READING PASSAGE:

## BEGIN

1

In C when you have a function that returns a pointer to one of it's local (on the stack) variables the calling function gets null returned instead. Why does that happen?

I can do this in C on my hardware

void A() {
    int A = 5;
}

void B() {
    // B will be 5 even when uninitialised due to the B stack frame using
    // the old memory layout of A
    int B;
    printf("%d\n", B);
}

int main() {
    A();
    B();
}

Due to the fact that the stack frame memory doesn't get reset and B overlays A's memory record in the stack.

However I can't do

int* C() {
    int C = 10;
    return &C;
}

int main() {
    // D will be null ?
    int* D = C();
}

I know I shouldn't do this code, it's UB, is different on different hardware, compilers could optimize it to change the behaviour of the example, and it will get clobbered when we next call another function in this example anyway.

But I was wondering why specifically D is null when compiled with GCC and why I get a segmentation fault if I try and access that memory address, shouldn't the bits still be there?

Is it the compiler doing this?

## END

PROBLEM DESCRIPTION: From the question about returning a pointer to a local variable in C above, reproduce word for word the passage that opens with "However I can't" and closes with "this example anyway.".

DATASET EXTRACT:
## BEGIN

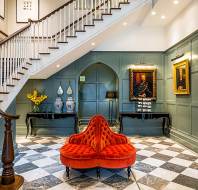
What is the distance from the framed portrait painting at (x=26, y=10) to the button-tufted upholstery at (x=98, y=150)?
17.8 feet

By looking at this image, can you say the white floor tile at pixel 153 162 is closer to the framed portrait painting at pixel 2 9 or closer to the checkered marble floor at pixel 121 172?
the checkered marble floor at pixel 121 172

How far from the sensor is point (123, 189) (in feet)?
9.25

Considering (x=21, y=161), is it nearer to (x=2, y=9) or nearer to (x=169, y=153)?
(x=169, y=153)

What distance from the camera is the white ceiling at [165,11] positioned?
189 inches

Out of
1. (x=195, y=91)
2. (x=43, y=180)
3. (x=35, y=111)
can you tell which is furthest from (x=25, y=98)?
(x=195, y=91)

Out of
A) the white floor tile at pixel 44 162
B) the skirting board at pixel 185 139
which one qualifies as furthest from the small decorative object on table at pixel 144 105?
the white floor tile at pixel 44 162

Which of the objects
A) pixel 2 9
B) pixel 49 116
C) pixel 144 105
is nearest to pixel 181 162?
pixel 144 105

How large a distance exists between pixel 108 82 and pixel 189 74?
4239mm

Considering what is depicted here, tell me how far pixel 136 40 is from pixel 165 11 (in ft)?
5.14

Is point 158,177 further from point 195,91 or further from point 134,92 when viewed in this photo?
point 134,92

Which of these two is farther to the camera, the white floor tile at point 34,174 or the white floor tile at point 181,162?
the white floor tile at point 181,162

## END
## BEGIN

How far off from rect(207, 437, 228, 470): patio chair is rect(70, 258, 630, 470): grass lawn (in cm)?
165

## END

ANSWER BELOW:
However I can't do

int* C() {
    int C = 10;
    return &C;
}

int main() {
    // D will be null ?
    int* D = C();
}

I know I shouldn't do this code, it's UB, is different on different hardware, compilers could optimize it to change the behaviour of the example, and it will get clobbered when we next call another function in this example anyway.